[What to do] The response should consist solely of the line containing "class: Aves" and the lines after it through the end of the listing below, repeated exactly.

────────

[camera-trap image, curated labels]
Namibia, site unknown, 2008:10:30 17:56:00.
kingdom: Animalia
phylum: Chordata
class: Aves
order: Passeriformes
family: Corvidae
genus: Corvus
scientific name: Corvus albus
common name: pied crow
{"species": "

────────

[Answer space]
class: Aves
order: Passeriformes
family: Corvidae
genus: Corvus
scientific name: Corvus albus
common name: pied crow
{"species": "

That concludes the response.